Project

General

Profile

Actions

Bug #10185

closed

Remote-run exec for root fail with "rudder agent was interrupted"

Added by François ARMAND about 7 years ago. Updated about 7 years ago.

Status:
Released
Priority:
N/A
Category:
Relay server or API
Target version:
Severity:
UX impact:
User visibility:
Effort required:
Priority:
Name check:
Fix check:
Regression:

Description

The message is:

== [fanf@luhman16] 
% curl -k -H "X-API-Token: 5qsPVwcoa99sZfnSn3A6ive9Q7PMUzRx"  -X POST 'https://192.168.44.2/rudder/api/latest/nodes/root/applyPolicy' -d "classes=inventory" 
error    Rudder agent was interrupted during execution by a fatal error
         Run with -i to see log messages.

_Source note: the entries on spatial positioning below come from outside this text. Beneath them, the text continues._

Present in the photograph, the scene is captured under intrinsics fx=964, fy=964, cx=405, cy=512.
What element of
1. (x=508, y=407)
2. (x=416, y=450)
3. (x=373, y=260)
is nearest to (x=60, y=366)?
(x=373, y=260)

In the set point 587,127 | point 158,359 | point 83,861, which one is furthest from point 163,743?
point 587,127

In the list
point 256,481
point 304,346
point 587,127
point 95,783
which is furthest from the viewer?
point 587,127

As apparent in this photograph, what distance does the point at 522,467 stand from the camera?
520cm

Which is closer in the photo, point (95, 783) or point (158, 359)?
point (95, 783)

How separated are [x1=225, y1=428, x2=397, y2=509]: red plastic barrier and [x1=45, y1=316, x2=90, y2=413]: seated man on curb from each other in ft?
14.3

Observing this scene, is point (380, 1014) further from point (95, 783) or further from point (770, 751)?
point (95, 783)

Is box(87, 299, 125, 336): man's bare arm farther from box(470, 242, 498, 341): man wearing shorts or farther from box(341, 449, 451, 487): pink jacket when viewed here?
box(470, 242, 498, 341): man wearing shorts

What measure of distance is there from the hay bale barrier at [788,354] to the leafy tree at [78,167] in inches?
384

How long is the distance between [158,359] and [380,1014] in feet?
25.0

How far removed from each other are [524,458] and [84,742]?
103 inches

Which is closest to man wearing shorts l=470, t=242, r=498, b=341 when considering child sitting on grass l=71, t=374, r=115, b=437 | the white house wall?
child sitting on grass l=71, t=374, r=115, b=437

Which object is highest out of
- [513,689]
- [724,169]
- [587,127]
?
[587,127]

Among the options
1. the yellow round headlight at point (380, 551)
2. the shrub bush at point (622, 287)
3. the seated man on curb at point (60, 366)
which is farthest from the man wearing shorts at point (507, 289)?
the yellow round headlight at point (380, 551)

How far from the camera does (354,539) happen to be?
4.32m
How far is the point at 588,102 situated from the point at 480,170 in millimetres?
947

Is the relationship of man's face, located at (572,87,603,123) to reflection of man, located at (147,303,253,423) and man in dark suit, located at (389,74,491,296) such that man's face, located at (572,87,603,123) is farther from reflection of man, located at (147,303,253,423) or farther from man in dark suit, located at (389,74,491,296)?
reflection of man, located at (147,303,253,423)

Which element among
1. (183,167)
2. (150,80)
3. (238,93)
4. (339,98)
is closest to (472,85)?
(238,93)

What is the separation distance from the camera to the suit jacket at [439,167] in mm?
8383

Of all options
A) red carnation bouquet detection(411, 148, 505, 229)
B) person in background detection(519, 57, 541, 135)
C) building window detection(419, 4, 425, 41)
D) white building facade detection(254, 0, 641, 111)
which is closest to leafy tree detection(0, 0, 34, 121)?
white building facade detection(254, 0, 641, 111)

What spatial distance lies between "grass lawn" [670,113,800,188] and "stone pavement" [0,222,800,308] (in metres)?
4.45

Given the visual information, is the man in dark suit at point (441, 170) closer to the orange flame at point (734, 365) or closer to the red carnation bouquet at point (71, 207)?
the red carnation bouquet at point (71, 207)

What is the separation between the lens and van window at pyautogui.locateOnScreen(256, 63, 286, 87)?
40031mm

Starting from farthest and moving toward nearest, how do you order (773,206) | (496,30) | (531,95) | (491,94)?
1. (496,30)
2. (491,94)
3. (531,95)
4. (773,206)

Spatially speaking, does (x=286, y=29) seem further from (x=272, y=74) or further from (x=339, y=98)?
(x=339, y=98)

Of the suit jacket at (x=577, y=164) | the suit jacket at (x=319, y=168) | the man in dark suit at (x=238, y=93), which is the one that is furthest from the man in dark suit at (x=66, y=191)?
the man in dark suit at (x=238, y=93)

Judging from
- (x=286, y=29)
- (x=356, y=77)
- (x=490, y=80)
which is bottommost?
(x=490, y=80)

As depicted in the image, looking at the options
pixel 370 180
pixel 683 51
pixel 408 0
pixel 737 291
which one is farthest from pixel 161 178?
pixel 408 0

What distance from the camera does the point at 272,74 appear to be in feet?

## Summary #####################################################################
0 components verified in 0 directives
execution time: 0.31s
################################################################################

== [fanf@luhman16] 
% curl -k -H "X-API-Token: 5qsPVwcoa99sZfnSn3A6ive9Q7PMUzRx"  -X POST 'https://192.168.44.2/rudder/api/latest/nodes/6866e5db-bb41-4110-958b-c1f1c90dbcbe/applyPolicy'
error    Rudder agent was interrupted during execution by a fatal error
         Run with -i to see log messages.

## Summary #####################################################################
0 components verified in 0 directives
execution time: 0.29s
################################################################################

OK, after trying to start it some more time on the remote node, it started to work. I have 0 idea about what was wrong. And there is no log.

We need to at least add logs to be able to do some forensic when things are not working as expected.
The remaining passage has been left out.